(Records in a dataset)
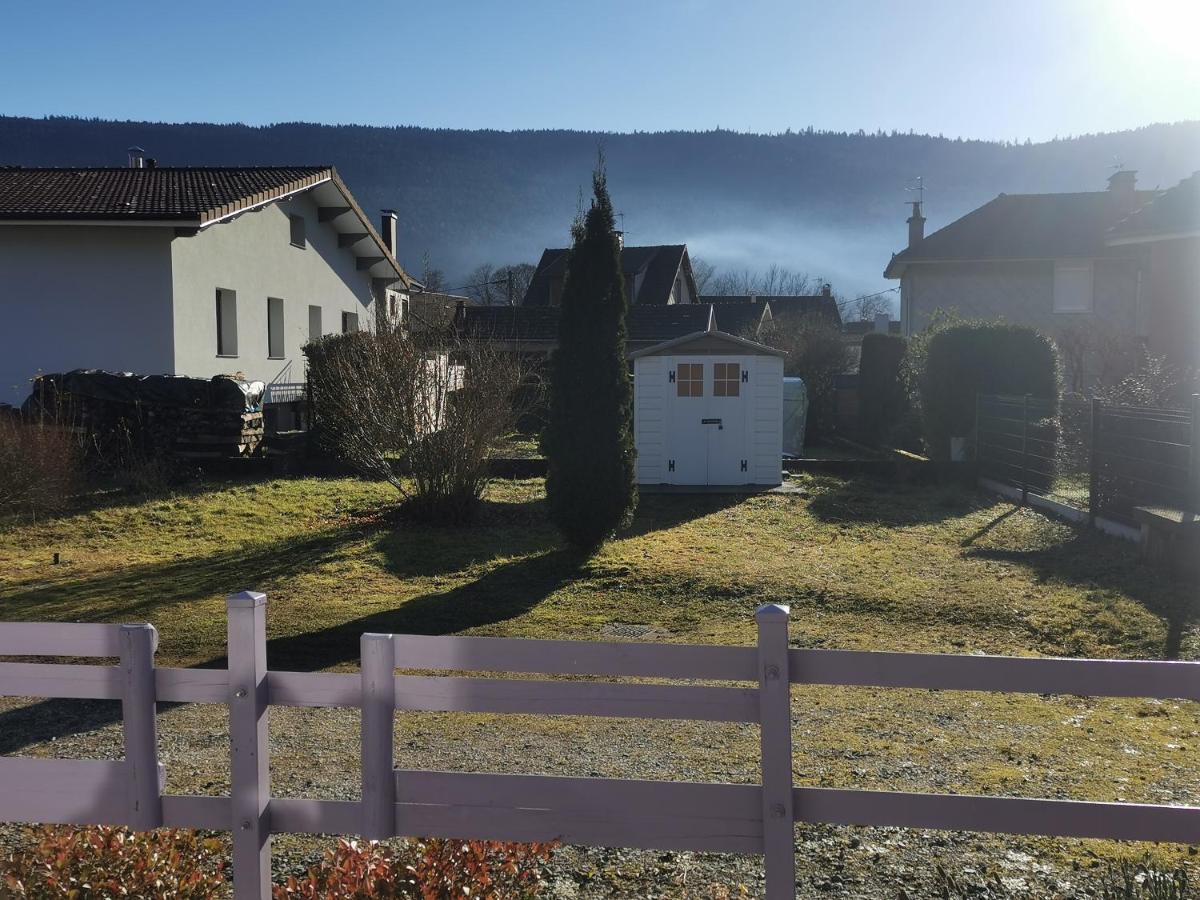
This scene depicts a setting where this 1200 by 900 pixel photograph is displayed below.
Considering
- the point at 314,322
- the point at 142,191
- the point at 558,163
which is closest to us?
the point at 142,191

Objective: Please rewrite the records above as a Markdown table with the columns "No." and "Line", giving each line its own row number and skipping blank lines. Leave the pictures out.

Answer to this problem:
| No. | Line |
|---|---|
| 1 | This scene depicts a setting where this 1200 by 900 pixel photograph is displayed below. |
| 2 | Considering |
| 3 | - the point at 314,322 |
| 4 | - the point at 142,191 |
| 5 | - the point at 558,163 |
| 6 | which is closest to us? |
| 7 | the point at 142,191 |